*PASSAGE TO READ*:
[start]
Earth’s water example

Sample from a sphere

First, we will discuss methods of sampling from points on the beach ball in order to determine the proportion of water (blue regions) on the surface.

In class we sampled the beach ball and observed \(x = ?\) of \(n = ?\) observations were water.

## notes for prop.test() and binom.test()
# x = number of "successes"
# n = total sample size
n = 2
x = 1

dat.globe <- data.frame(type = c("Water", "Land"), freq = c(x, n - x), prop = c(x, n - x) / n)
dat.globe
##    type freq prop
## 1 Water    1  0.5
## 2  Land    1  0.5
# binom.test() is an exact test for a binomial random variable
b.summary <- binom.test(x = x, n = n, p = 0.5, conf.level = 0.95)
b.summary
## 
##  Exact binomial test
## 
## data:  x and n
## number of successes = 1, number of trials = 2, p-value = 1
## alternative hypothesis: true probability of success is not equal to 0.5
## 95 percent confidence interval:
##  0.01257912 0.98742088
## sample estimates:
## probability of success 
##                    0.5
library(ggplot2)
p <- ggplot(data = subset(dat.globe, type == "Water"), aes(x = type, y = prop))
p <- p + geom_hline(yintercept = c(0, 1), alpha = 1/4)
p <- p + geom_bar(stat = "identity")
p <- p + geom_errorbar(aes(min = b.summary$conf.int[1], max = b.summary$conf.int[2]), width=0.25)
p <- p + geom_hline(yintercept = 0.71, colour = "red")
p <- p + scale_y_continuous(limits = c(0, 1))
p <- p + coord_flip() # flip the x and y axes for horizontal plot
print(p)
[end]
*EXTRACTED RECORDS*:
[start]
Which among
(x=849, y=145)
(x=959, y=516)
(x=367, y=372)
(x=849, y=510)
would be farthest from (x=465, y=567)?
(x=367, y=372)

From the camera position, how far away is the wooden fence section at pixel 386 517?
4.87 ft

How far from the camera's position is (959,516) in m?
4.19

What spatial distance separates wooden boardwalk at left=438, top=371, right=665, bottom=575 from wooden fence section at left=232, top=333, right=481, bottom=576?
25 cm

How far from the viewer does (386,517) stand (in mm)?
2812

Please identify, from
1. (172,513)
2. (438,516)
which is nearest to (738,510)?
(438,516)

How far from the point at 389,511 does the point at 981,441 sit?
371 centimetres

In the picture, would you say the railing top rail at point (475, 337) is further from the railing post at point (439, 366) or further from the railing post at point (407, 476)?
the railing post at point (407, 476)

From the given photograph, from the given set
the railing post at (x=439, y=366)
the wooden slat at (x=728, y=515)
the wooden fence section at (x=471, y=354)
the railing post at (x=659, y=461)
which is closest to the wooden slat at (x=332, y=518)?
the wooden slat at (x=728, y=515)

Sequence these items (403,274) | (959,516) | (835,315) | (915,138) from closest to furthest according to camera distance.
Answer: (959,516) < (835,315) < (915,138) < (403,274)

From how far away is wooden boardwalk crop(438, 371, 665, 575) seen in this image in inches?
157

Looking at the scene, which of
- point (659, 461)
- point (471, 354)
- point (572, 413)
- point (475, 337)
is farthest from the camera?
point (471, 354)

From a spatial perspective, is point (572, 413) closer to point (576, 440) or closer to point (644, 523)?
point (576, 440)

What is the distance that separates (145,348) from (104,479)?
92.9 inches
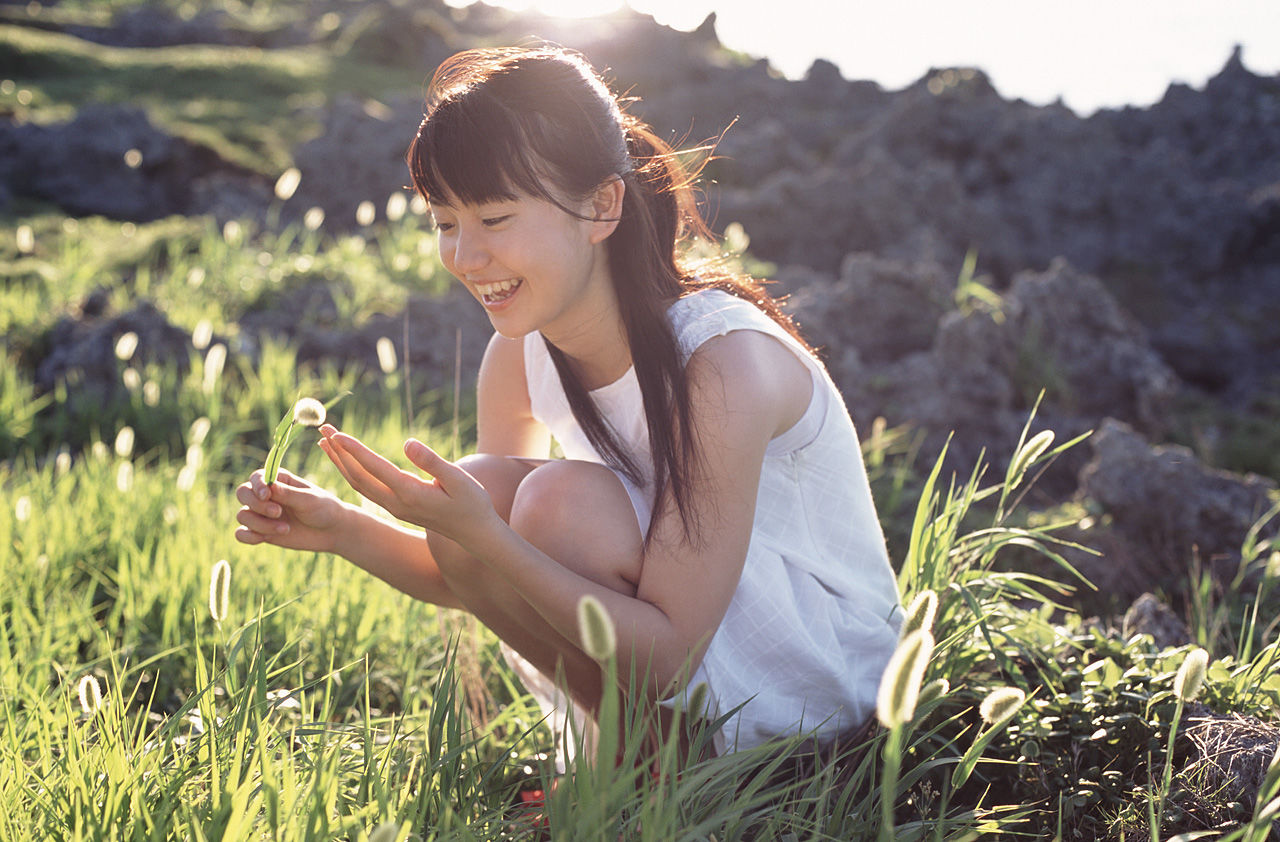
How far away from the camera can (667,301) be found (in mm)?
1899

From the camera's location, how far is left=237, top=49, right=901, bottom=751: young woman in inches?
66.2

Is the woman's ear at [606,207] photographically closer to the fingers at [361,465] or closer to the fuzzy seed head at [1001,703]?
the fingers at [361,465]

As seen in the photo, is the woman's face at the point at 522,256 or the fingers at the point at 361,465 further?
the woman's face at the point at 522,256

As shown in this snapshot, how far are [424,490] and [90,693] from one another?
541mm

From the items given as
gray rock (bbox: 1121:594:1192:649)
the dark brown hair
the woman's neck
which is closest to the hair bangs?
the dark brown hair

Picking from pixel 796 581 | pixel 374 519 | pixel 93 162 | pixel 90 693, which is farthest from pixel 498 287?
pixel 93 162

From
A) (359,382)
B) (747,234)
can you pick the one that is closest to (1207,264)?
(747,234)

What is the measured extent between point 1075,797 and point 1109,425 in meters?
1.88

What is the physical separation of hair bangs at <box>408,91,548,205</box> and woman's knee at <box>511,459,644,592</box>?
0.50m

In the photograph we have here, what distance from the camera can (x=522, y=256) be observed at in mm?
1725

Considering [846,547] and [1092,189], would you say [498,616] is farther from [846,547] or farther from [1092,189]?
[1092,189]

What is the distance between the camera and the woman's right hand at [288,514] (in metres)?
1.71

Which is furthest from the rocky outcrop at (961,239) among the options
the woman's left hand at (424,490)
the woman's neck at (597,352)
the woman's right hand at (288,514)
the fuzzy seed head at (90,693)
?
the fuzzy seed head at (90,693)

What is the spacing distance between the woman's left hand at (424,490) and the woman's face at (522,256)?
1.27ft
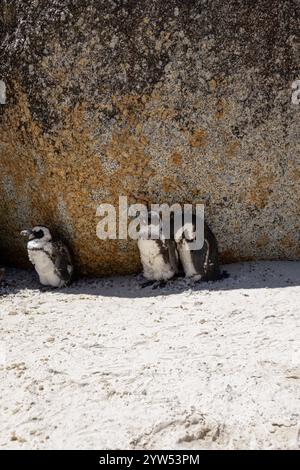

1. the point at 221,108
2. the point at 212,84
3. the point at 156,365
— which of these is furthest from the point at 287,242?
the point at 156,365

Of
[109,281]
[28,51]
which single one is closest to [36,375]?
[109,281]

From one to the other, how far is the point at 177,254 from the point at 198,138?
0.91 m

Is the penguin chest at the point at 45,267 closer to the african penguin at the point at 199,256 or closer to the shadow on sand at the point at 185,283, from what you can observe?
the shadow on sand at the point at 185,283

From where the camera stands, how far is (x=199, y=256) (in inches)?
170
[end]
*OBJECTIVE*:
Extend the R walkthrough on estimating the share of water on the beach ball, starting right after its final plotting line.

*TASK RESULT*:
Questions to answer

  1. (2 p) Informally, determine whether the sampling strategy led to an unbiased or a biased estimate of the true proportion of water on the beach ball (assuming the ball has the same as the true amount of water on the earth’s surface, 71%).

In later weeks we will learn how to conduct a confidence interval to determine whether the sample was consistent with the population.


African countries in the UN example

Previously in class we collected data using a randomized experiment. We provided a priming number (X = 10 or 65, not actually a random number) then asked you two questions:

  1. Do you think the percentage of countries represented in the United Nations that are from Africa is higher or lower than X?

  2. Give your best estimate of the percentage of countries represented in the United Nations that are from Africa.

The data were compiled into either the text table below or a csv file on the website and we read it directly.

# dat.UN.Africa <-
#   read.table(text = "
# PrimingNumber HighLow UN_Percentage
# 10  L 25
# 10  H 12
# 10  H 7
# 65  L 25
# 65  H 12
# 65  H 7
# ", header = TRUE)

dat.UN.Africa <-
  read_csv("https://statacumen.com/teach/S4R/worksheet/S4R_WS_16_Sampling_UN_Experiment_data.csv")
## Parsed with column specification:
## cols(
##   PrimingNumber = col_double(),
##   HighLow = col_character(),
##   UN_Percentage = col_double()
## )
dat.UN.Africa$PrimingNumber <- factor(dat.UN.Africa$PrimingNumber)
dat.UN.Africa$HighLow       <- factor(dat.UN.Africa$HighLow, levels = c("L", "H"))

str(dat.UN.Africa)
## Classes 'spec_tbl_df', 'tbl_df', 'tbl' and 'data.frame': 19 obs. of  3 variables:
##  $ PrimingNumber: Factor w/ 2 levels "10","65": 2 1 2 1 1 1 2 2 2 1 ...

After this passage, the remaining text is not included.